-- Detalles del problema --
Extrae sin cambios del texto sobre las especies invasoras la parte que empieza con las palabras "Las peores consecuencias" y termina con "muchos más armiños.".

-- Extracto de página --
========================================
Hay especies que nos invaden o, mejor dicho, que invaden los hábitats de otras especies. En realidad, la víctima de la invasión nunca es la especie humana (al menos de forma directa) ya que, con toda posibilidad, la nuestra es la especie más invasora de todas.
Las peores consecuencias las sufren sobre todo otras criaturas, como demuestran las campañas de Australia y Nueva Zelanda para acabar con dos millones de gatos salvajes y muchos más armiños.
Todo empezó con un error garrafal del genio humano, cuando, hace más de un siglo, introdujo el conejo europeo en un ecosistema tan frágil. Las ganas de cazar de los colonos ingleses causaron una de las invasiones más increíbles de la historia.
========================================
[Entradas de datos extraídos]

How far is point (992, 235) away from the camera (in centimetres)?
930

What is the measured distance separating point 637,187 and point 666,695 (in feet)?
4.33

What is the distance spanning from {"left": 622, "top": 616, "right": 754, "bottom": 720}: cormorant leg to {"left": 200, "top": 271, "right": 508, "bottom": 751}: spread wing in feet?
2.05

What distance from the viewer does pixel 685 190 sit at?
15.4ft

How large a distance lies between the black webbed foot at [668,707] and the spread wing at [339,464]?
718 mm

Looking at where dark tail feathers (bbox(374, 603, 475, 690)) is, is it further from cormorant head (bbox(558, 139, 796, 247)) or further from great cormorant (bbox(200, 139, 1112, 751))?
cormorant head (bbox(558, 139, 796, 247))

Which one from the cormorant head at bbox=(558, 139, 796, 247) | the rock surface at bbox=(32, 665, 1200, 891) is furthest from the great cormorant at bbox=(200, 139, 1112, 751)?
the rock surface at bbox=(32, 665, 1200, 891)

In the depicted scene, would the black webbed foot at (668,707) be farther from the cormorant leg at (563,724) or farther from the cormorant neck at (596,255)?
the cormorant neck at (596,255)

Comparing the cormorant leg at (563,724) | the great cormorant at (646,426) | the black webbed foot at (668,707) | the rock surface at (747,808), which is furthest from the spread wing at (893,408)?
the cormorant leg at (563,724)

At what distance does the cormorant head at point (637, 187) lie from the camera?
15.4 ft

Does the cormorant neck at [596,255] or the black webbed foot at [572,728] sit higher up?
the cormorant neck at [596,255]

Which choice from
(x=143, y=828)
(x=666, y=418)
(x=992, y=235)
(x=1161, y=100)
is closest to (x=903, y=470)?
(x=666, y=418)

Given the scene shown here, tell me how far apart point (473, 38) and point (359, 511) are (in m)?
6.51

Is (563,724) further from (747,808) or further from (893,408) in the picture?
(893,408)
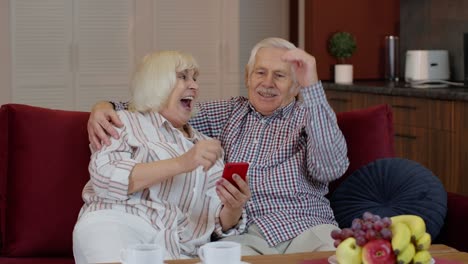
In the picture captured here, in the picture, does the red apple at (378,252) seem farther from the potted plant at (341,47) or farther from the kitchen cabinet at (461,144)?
the potted plant at (341,47)

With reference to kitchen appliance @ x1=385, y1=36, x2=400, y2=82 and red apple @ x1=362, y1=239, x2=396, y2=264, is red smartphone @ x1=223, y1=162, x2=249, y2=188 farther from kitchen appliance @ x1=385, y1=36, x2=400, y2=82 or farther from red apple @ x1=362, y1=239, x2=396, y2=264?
kitchen appliance @ x1=385, y1=36, x2=400, y2=82

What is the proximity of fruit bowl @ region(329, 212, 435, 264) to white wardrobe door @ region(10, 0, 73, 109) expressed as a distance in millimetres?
4598

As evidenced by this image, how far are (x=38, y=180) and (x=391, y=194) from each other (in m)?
1.20

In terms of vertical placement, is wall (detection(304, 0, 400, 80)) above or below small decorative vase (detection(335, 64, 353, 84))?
========================================
-- Tu solución --
Las peores consecuencias las sufren sobre todo otras criaturas, como demuestran las campañas de Australia y Nueva Zelanda para acabar con dos millones de gatos salvajes y muchos más armiños.